Workers from ethnic minority groups benefit most
The skill effects are not distributed evenly across the labour market. Workers from ethnic minority groups experience the largest improvements in skill accumulation and the largest reductions in mismatch when discrimination is removed, alongside the largest gains in direct job-to-job mobility and cumulative job entries. This indicates that hiring penalties restrict access to the kinds of job histories that allow people to develop new and transferable skills over time.
Early missed opportunities therefore widen into large differences later in people’s careers. In the equal-treatment scenario, workers from ethnic minority groups spend more time in employment, achieve higher final skill levels and experience stronger wage progression, which substantially narrows ethnic gaps in long-run outcomes. These results show that fairer hiring can both improve long-run prospects for ethnic minority workers and reduce ethnic inequalities in the labour market.
Why it matters
Hiring policy is also skills policy
These findings show that decisions about who gets hired are also decisions about how skills are built in the economy. Barriers at the point of hiring do not only create short-run unfairness in who gets a job; they also push workers onto different career paths, changing the roles they can access and the skills they are able to build over time. Small differences in callback rates can therefore grow into lasting gaps in skills and long-run outcomes, especially for groups that face persistent hiring penalties.
Productivity and mismatch
The strong reduction in worker–job mismatch points to a broader productivity benefit. When discrimination is removed, workers move more smoothly into roles that better use and extend their transferable skills, leading to higher lifetime earnings and more time in employment. Over time, this means more of the existing workforce is employed in jobs where their skills can contribute most.
This is consistent with wider evidence that higher skill mismatch is linked to lower labour productivity and weaker growth across countries and industries (OECD, 2016). Taken together, the results suggest that discrimination reduces productivity not only because it is unfair, but also because it stops existing capabilities from being used where they are most valuable.
Inequality and workforce resilience
The unequal gains observed for workers from ethnic minority groups indicate that discrimination contributes to long-lasting gaps in skills as well as wages. Interventions that target hiring processes may therefore influence long-run inequalities in progression, skill development and resilience to future labour market shocks.

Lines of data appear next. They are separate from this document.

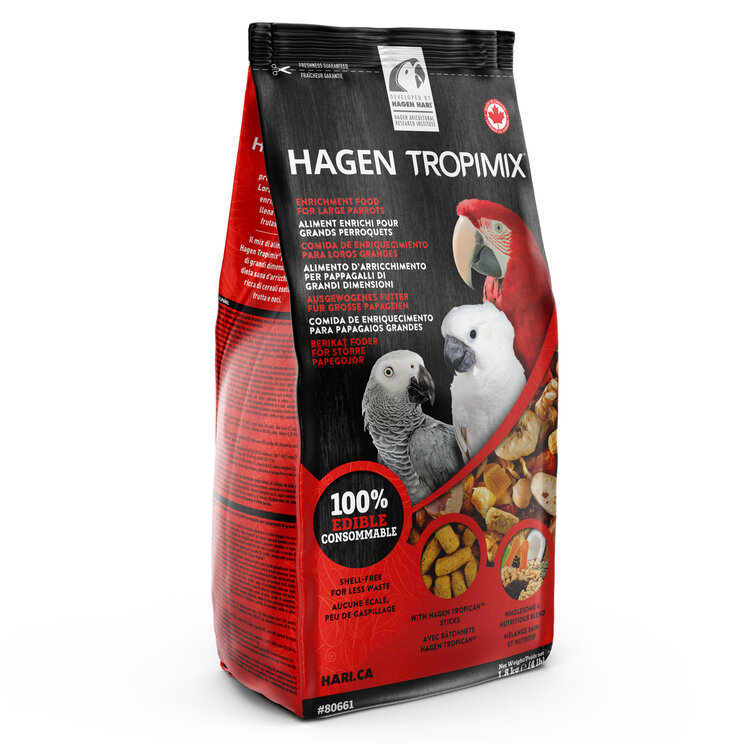 Hari Tropimix for Large Parrots, 4 lb 80661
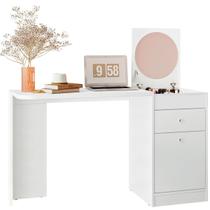 Penteadeira Camarim com Gaveta e Espelho Desire
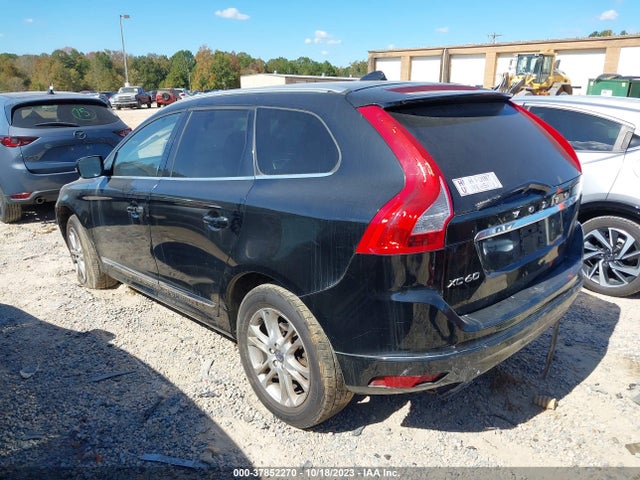 2016 VOLVO XC60 T5 DRIVE-E PREMIER VIN: YV440MDK4G2798101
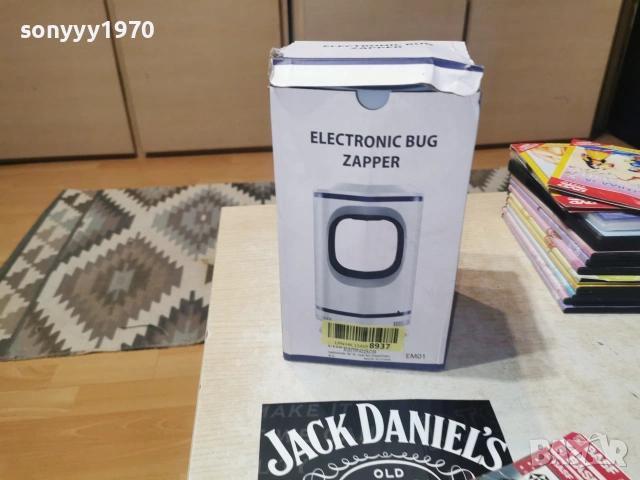 ELECTRONIC BUG ZAPPER USB-ВНОС GERMANY 2806261956, снимка 7 - Друга електроника - 55092748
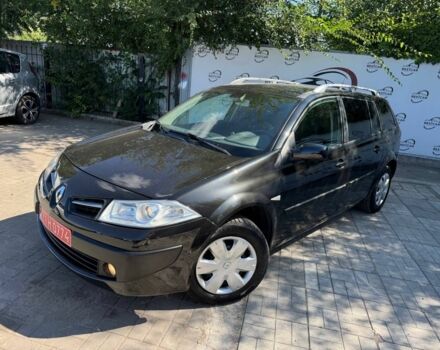 Чорний Рено Меган, об'ємом двигуна 1.6 л та пробігом 180 тис. км за 6204 $, фото 1 на Automoto.ua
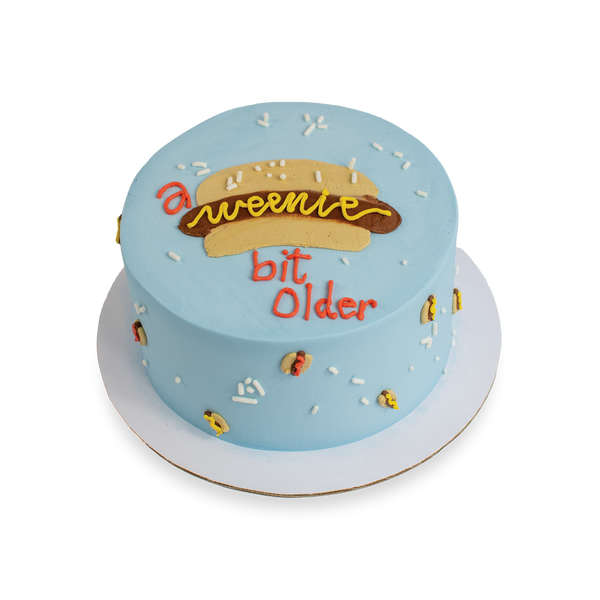 Weenie Bit Older Cake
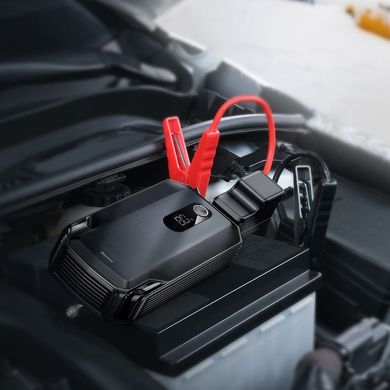 Пусковий зарядний пристрій авто акумулятора бустер Baseus Super Energy Max Car Jump Starter 20000mAh 2000A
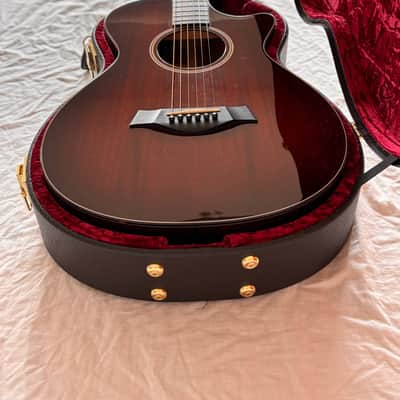 Taylor Taylor 522ce 12 Fret X braced 2019 - Brown image 9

By changing who can access skill-building roles early in their careers, such interventions can help prevent gaps from widening over time.
Making hiring processes fairer could strengthen both equality of opportunity and long-run productivity by reducing mismatch, supporting better job-to-job progression and using transferable skills more efficiently across the UK economy. These changes would leave the workforce better placed to adapt to future economic shifts and policy priorities. Over the longer term, this can support a more resilient and inclusive labour market.
The results also have implications for how upskilling and progression programmes are designed. They show that, under discriminatory hiring, some transferable skills become systematically under-developed for workers from ethnic minority groups. Targeted support that focuses on these skills can therefore complement fairer hiring practices by helping to close the long-run gaps in skills that discrimination creates.